→ **Quoted passage**:
┄┄┄┄┄┄┄┄┄┄
[Linux-cluster] GFS2 corruption/withdrawal/crash

Wendell Dingus wendell at bisonline.com
Tue Jul 28 15:34:04 UTC 2009


> I'd be very interested to know about the circumstances which led up to 
> this file getting into that state. Was it always a zero byte file, or 
> has it been truncated at some stage from some larger size? Was there a 
> prior fs crash at some time, or has the fs been otherwise reliable since 
> mkfs time? 
> 
> Anything that you can tell us about the history of this file would be 
> very interesting to know. 

Sure... This particular file was one that is recreated each night. It's the
result of a find /path -print >file that starts back at zero bytes each
night and ends up with a list of filenames found in a particular directory.
It is ~150MB in size currently.

> Ideally it wouldn't crash. In reality there are cases where what we need 
> to do in order to recover from an error gracefully cannot be done in the 
> context in which the error has occurred. The context in this case 
> usually means the locks which are being held at the time. There is some 
> ongoing work to try and improve on this, particularly wrt to corrupt 
> on-disk structures. In some cases we can now just return -EIO to the 
> user and carry on rather than withdrawing from the cluster. 
> 
> The interesting thing in this case is that if the file is zero length, 
> it shouldn't have any indirect blocks at all, so it looks like the inode 
> height might have become corrupt. If you are able to save the metadata 
> from this fs, then that is something which we would find very helpful to 
> have a look at, 
> 
> Steve.
┄┄┄┄┄┄┄┄┄┄
→ **Exercise objective**: Write out the part of the GFS2 mailing list message that begins at the words "[Linux-cluster] GFS2 corruption/withdrawal/crash" and stops after the words "interesting to know.".

→ **Dataset extract**:
┄┄┄┄┄┄┄┄┄┄
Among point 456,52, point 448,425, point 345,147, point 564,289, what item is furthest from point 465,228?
┄┄┄┄┄┄┄┄┄┄
→ **Complete output**:
[Linux-cluster] GFS2 corruption/withdrawal/crash

Wendell Dingus wendell at bisonline.com
Tue Jul 28 15:34:04 UTC 2009


> I'd be very interested to know about the circumstances which led up to 
> this file getting into that state. Was it always a zero byte file, or 
> has it been truncated at some stage from some larger size? Was there a 
> prior fs crash at some time, or has the fs been otherwise reliable since 
> mkfs time? 
> 
> Anything that you can tell us about the history of this file would be 
> very interesting to know.